November 25th, 1865 was the date when Alice’s Adventures in Wonderland was presented to the world. An instant success, it changed Reverend Charles Lutwidge Dodgson’s life, and became one of the most beloved children?s classics to date. Here are some of the books, features and articles that spoke about this little girl’s journey into the unknown.
Firstly, let’s examine some of the reasons for the impact this book made on our lives. As Peter Hunt says in his An Introduction to Children´s Literature, the first good thing that happened to children’s literature 150 years ago was cheap paper and a new technic for color printing:
The period between 1860 and the First World War saw some dramatic social and political shifts. Families became smaller and more stable, major artistic movements such as the pre-Raphaelites legitimized the vein of fantasy that parallels Victorian utilitarianism; the Empire, at its peak, began to seem a little less sure of itself; and women’s position in society was changing subtly. Books became cheaper with the introduction of Hoe cylinder press in 1860s, cardboard book covers in 1870s, and inexpensive pulp paper in the 1880s. In the 1880s and 1890s photomechanical reproduction of pictures took over […].
Next, this was the Golden Age for children’s authors; just consider the titles that showed up in Victorian times. Wullschläger, in her Victorian Images of Childhood: Inventing Wonderland, notes them all:
Between 1837, when Queen Victoria came to the throne, and the beginning of the First World War in 1914, almost all the books we now regard as children’s classics were published: Alice’s Adventures in Wonderland and Through the Looking Glass; Edward Lear’s nonsense poems, E.E. Nesbit’s Bastable stories and The Railway Children, Frances Hodgson Burnett’s Little Lord Fauntleroy and The Secret Garden, Stevenson’s Treasure Island; Kenneth Grahame’s The Wind in the Willows, J. M. Barrie’s Peter Pan, Beatrix Potter’s Peter Rabbit tales, Kipling’s Stalkey & Co and Just So Stories.
These books were displaying a whole new point of view about childhood, with its own interests and needs. People were beginning to realize that children were not “small adults” and had started to look for their needs in special ways.
Inspired by their close acquaintances, some authors even named their heroes after real kids: Lewis Carroll’s Alice is based on Alice Liddell, and J. M. Barrie’s Peter Pan on Peter Llewelyn Davies, a kid known throughout England as the “boy who never grew up.”
In The Story of Alice by Robert Douglas-Fairhurst, there’s even a Wonderland meets Neverland moment: both children, now famous adults, were invited together to the opening of a bookstore in Oxford St.
As for the best ways to remember 150-year-old Alice here are my favorite five:
2. Medium has launched an online version, complete with notes and interactive illustrations.
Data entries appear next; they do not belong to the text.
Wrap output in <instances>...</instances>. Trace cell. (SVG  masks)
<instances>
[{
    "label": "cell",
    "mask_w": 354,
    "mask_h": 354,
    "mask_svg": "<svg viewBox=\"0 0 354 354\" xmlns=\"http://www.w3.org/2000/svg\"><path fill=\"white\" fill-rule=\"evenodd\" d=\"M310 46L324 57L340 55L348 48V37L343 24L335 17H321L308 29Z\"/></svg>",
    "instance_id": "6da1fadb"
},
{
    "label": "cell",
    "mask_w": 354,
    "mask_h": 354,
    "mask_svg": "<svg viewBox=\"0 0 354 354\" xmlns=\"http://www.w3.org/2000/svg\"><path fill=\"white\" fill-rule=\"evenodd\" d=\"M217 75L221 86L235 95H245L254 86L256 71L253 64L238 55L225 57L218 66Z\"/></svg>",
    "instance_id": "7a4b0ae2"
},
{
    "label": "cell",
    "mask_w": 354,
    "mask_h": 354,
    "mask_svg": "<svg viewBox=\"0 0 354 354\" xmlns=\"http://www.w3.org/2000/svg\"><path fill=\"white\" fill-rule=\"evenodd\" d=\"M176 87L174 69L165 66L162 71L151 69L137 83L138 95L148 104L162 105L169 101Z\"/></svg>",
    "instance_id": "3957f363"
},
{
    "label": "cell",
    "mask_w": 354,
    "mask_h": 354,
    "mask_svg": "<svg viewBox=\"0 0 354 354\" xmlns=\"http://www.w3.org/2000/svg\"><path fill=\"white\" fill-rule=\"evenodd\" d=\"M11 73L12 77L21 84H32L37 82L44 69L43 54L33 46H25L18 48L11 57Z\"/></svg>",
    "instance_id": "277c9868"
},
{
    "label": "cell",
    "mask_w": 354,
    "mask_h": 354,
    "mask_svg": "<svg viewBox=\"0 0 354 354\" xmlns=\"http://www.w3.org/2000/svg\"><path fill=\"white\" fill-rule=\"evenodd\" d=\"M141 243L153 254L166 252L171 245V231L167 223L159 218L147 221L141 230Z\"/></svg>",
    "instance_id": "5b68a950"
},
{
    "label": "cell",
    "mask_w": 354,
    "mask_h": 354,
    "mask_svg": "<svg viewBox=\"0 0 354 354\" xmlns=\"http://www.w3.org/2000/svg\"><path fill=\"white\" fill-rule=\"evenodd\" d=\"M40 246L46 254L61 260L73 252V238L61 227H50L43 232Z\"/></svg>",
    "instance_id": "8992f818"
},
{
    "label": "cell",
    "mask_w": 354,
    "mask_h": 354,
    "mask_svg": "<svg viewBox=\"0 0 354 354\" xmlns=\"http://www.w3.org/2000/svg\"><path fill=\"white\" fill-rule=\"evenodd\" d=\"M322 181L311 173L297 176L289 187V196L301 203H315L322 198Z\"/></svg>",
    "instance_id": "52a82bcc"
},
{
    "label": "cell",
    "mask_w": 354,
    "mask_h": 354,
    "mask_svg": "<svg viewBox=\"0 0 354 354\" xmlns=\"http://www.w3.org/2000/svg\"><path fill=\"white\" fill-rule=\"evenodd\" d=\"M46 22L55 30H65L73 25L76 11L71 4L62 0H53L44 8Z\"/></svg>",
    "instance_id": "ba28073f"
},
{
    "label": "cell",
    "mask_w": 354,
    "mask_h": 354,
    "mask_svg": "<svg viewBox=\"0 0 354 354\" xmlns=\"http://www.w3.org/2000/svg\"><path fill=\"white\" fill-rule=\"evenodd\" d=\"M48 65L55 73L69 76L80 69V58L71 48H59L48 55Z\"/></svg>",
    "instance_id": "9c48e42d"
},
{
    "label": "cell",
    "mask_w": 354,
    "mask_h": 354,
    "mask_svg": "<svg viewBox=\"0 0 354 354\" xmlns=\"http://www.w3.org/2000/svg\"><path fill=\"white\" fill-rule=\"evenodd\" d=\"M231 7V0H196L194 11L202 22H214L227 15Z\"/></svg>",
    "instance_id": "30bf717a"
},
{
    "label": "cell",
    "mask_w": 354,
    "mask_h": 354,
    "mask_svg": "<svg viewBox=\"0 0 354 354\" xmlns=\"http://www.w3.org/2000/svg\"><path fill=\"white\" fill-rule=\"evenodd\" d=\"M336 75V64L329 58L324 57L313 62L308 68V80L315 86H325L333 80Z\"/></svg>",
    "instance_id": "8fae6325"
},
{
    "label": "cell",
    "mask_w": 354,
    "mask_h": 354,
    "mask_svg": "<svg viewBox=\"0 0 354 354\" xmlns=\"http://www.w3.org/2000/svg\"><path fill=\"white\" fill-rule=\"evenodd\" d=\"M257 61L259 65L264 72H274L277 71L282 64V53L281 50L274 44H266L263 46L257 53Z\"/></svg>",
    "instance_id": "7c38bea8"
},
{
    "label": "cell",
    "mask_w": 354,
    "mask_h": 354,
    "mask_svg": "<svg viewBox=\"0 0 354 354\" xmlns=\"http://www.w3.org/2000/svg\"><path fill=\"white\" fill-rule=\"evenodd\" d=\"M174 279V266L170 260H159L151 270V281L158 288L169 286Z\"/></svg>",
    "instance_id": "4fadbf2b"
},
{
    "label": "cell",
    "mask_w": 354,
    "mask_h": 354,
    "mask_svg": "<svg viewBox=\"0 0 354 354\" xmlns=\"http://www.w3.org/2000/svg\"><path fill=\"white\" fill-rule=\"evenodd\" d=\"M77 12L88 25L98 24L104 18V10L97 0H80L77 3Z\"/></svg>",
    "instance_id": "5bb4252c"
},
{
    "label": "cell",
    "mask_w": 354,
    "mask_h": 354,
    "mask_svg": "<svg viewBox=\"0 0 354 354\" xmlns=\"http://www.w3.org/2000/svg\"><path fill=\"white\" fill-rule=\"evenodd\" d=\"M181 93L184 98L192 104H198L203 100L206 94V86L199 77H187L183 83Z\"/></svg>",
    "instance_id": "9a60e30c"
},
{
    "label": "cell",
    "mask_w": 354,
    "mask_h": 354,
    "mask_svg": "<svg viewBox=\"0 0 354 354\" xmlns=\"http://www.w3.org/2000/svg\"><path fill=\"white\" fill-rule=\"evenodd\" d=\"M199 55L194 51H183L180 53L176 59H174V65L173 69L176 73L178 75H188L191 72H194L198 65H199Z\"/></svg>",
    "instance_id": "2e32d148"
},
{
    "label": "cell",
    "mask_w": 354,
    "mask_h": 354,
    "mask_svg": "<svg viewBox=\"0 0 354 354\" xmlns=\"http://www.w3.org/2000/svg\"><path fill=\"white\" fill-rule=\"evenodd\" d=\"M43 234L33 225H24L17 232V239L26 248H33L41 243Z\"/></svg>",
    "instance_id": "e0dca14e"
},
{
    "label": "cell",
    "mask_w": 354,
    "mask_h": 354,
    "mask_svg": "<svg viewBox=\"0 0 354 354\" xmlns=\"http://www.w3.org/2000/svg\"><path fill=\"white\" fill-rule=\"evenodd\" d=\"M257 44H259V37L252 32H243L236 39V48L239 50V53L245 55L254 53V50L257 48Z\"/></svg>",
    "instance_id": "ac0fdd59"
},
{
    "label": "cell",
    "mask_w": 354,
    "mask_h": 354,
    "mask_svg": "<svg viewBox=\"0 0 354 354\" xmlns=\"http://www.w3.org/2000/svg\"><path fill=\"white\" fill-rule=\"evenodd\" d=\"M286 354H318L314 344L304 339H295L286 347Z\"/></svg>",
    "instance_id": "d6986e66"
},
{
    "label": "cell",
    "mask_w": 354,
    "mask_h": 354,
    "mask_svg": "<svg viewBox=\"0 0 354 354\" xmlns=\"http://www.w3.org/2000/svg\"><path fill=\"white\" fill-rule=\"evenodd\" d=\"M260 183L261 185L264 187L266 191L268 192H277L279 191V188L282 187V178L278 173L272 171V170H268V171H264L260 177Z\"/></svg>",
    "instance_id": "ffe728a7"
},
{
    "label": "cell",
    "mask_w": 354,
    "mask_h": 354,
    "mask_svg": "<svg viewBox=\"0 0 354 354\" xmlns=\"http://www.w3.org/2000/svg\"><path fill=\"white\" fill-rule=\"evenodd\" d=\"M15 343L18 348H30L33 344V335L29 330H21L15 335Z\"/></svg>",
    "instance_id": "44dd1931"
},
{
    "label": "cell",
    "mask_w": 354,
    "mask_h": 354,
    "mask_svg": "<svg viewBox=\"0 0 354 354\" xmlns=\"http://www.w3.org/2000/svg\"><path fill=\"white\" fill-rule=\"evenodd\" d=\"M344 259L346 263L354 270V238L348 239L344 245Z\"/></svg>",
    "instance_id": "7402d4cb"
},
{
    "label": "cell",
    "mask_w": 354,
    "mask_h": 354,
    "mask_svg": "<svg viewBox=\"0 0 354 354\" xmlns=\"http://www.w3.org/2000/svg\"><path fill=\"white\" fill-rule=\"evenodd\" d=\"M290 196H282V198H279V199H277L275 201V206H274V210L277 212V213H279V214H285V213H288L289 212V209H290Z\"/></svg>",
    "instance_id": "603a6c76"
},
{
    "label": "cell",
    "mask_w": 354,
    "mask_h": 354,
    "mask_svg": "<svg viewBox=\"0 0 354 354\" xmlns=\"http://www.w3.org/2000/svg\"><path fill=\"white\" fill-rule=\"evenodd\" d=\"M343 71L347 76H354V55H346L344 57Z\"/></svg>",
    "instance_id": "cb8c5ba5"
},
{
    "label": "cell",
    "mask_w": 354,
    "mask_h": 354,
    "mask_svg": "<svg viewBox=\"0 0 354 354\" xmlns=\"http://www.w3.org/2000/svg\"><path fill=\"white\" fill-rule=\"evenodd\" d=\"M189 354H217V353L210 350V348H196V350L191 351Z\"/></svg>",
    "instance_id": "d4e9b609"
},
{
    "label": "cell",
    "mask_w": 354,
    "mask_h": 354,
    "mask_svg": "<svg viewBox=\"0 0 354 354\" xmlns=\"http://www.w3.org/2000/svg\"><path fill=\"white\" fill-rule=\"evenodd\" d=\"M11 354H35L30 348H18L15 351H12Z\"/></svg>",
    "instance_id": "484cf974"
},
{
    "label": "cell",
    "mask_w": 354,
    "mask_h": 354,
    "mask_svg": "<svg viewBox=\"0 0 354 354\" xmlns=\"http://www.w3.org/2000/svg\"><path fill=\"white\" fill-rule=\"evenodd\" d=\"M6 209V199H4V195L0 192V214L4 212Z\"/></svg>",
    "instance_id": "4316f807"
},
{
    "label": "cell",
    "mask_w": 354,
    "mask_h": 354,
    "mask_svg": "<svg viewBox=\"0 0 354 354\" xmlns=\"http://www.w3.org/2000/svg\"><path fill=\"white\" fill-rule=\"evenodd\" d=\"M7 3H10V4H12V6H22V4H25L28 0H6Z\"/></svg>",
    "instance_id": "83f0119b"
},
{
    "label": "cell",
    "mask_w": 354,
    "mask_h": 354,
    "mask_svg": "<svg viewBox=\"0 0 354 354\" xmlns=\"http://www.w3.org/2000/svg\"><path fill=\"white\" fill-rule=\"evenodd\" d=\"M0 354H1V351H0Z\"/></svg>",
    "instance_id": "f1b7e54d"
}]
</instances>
3. The Complete Alice even made it into our Geekdad Holiday Gift Guide.
As for adaptations:
4. After Alice, by Gregory Maguire, is said to be one of the best ones on the subject (I haven’t read it yet, but I’m looking forward to it).
5. Finally, Tim Burton’s upcoming movie seems to be hitting all the right marks as well; alas, it will be released in 2016 and we will have to wait for that one.
Alice’s Adventures in Wonderland is a great book, full of bizarre features and interesting questions. It’s embedded in our imaginations, and hopefully it will stay with us for many years to come.